-- ASSIGNMENT --
Each entry is to be retyped exactly as it appears, and each image is to be dropped.

-- SOURCE MATERIAL --

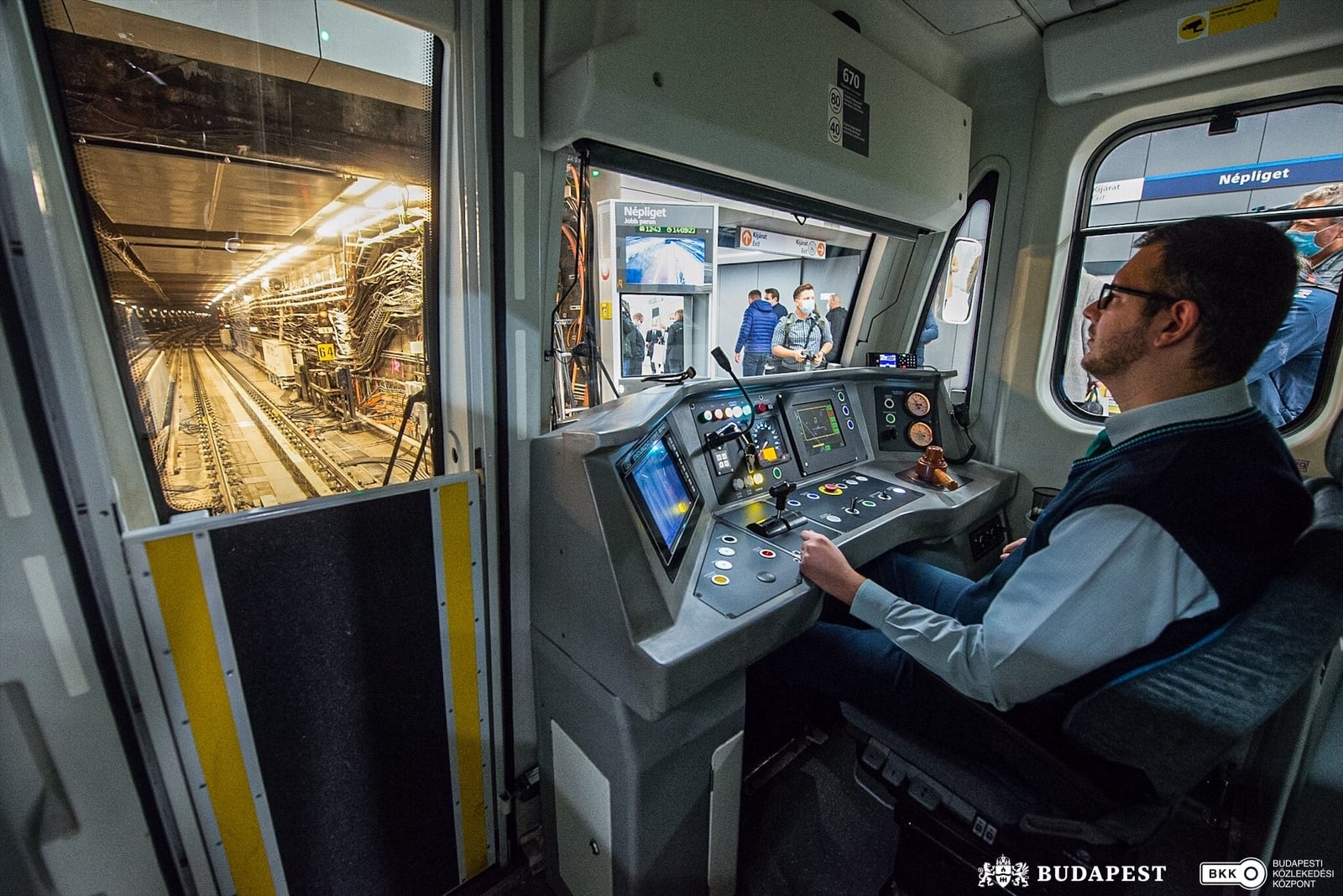 new section of metro line 3
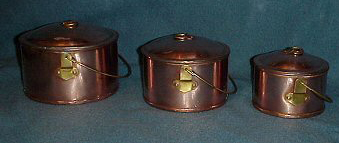 Small cooking pots
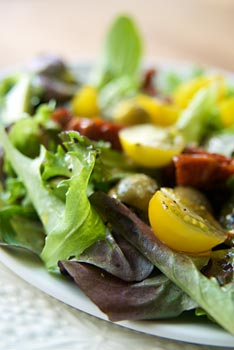 Mixed salad with poppy seed dressing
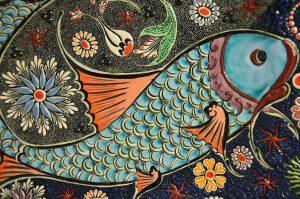 Fish Mosaic 300x199 - Die 7 Grundsätze der Achtsamkeit - #5 Nicht-Erzwingen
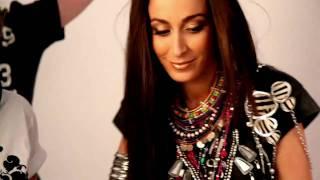 Kenza farah - Séance photo de l'album trésor (making of)
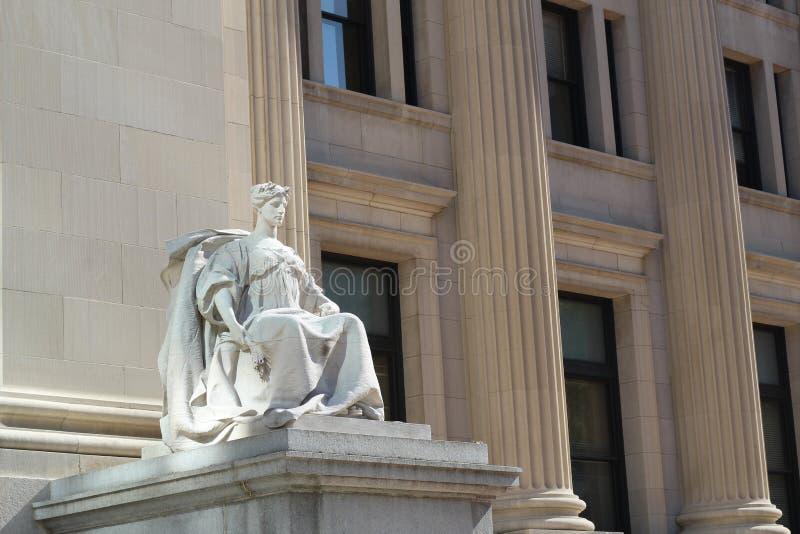Concreet standbeeld van Vrouw stock foto's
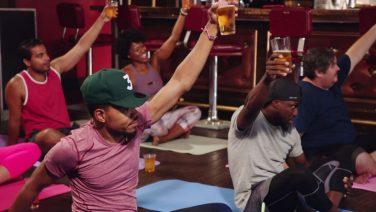 Bier-yoga: dé sport voor jou en je vriendengroep
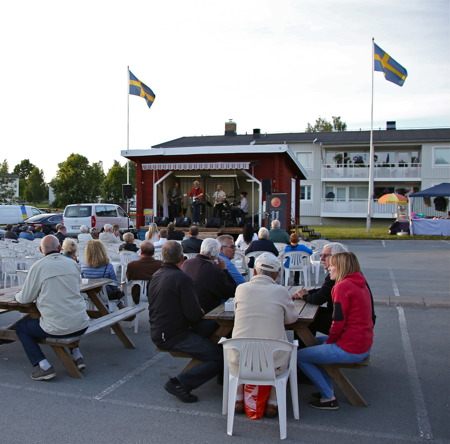 Rock och Blues med Lorangas.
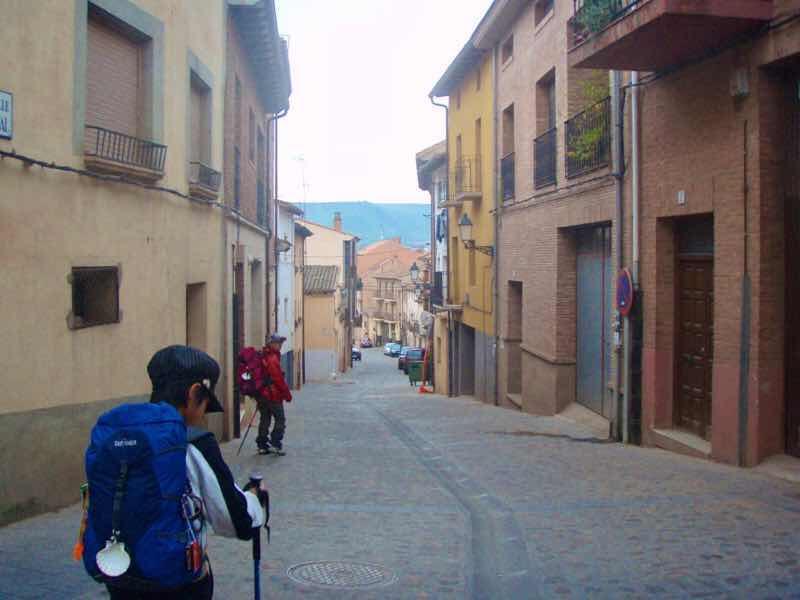 430 スペイン巡礼 街並み ナバレッテ子連れサンティアゴ巡礼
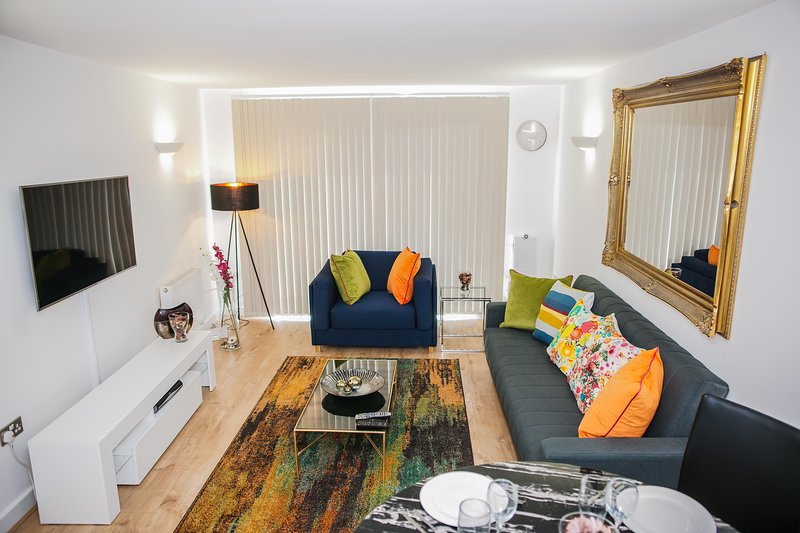 RIVERSIDE 2 BED APARTMENT, holiday rental in Barking
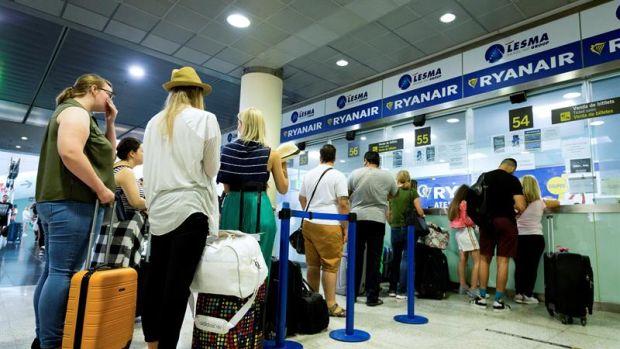 """Ryanair es condenada a devolver un suplemento """"abusivo"""" que cobró a una pasajera por llevar un bolso"""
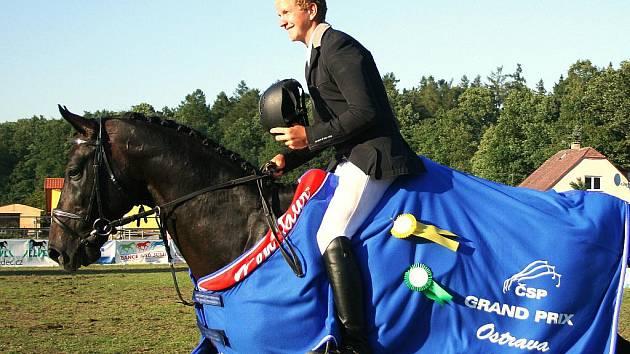Jan Zwinger na koni Al Cambero (JK Mustang Lučina) uspěl v soutěži S**-130 cm a v seriálu Dance and Jump Czech Junior Cup, určeném jezdcům do 21 let, je po pátém kole v čele celkového pořadí.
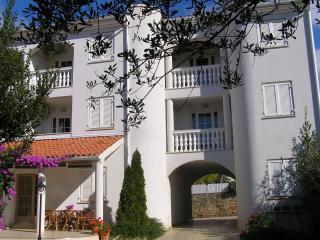 Apartments Paloma blanca Medulin - Medulin vacation rentals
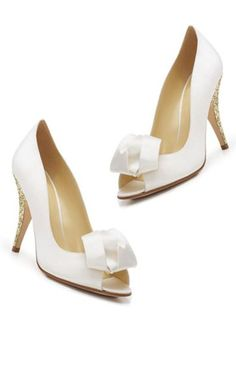 ** Awww** Sparkle Heels // Kate Spade :: love these! Wedding Sneakers, White Wedding Shoes, Wedding Flats, Bling Wedding, Classy And Fabulous, Big And Beautiful, Beautiful Shoes, Wedding Dreams, Wedding Things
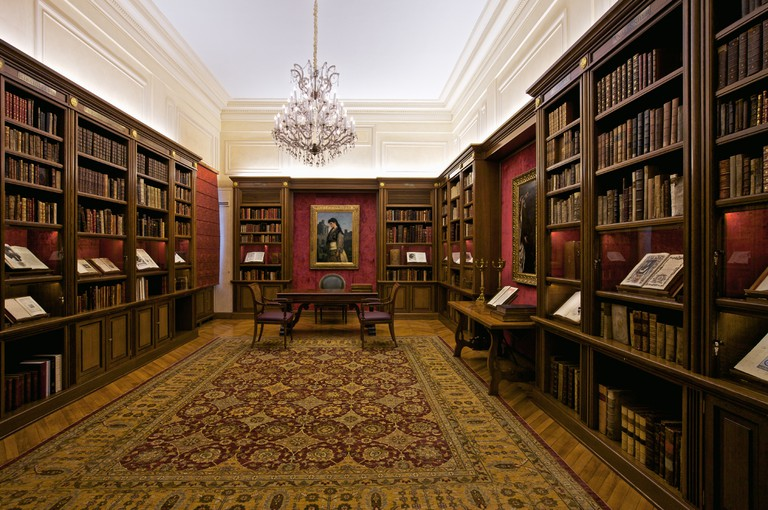 The Hellenic Library of the Onassis Foundation, the Library accumulates books representing the intellectual activity of the Greeks | © Vigero/WikiCommons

-- ANSWER TO THE PROBLEM --
 new section of metro line 3
 Small cooking pots
 Mixed salad with poppy seed dressing
 Fish Mosaic 300x199 - Die 7 Grundsätze der Achtsamkeit - #5 Nicht-Erzwingen
 Kenza farah - Séance photo de l'album trésor (making of)
Concreet standbeeld van Vrouw stock foto's
 Bier-yoga: dé sport voor jou en je vriendengroep
 Rock och Blues med Lorangas.
 430 スペイン巡礼 街並み ナバレッテ子連れサンティアゴ巡礼
 RIVERSIDE 2 BED APARTMENT, holiday rental in Barking
 """Ryanair es condenada a devolver un suplemento """"abusivo"""" que cobró a una pasajera por llevar un bolso"""
Jan Zwinger na koni Al Cambero (JK Mustang Lučina) uspěl v soutěži S**-130 cm a v seriálu Dance and Jump Czech Junior Cup, určeném jezdcům do 21 let, je po pátém kole v čele celkového pořadí.
 Apartments Paloma blanca Medulin - Medulin vacation rentals
 ** Awww** Sparkle Heels // Kate Spade :: love these! Wedding Sneakers, White Wedding Shoes, Wedding Flats, Bling Wedding, Classy And Fabulous, Big And Beautiful, Beautiful Shoes, Wedding Dreams, Wedding Things
 The Hellenic Library of the Onassis Foundation, the Library accumulates books representing the intellectual activity of the Greeks | © Vigero/WikiCommons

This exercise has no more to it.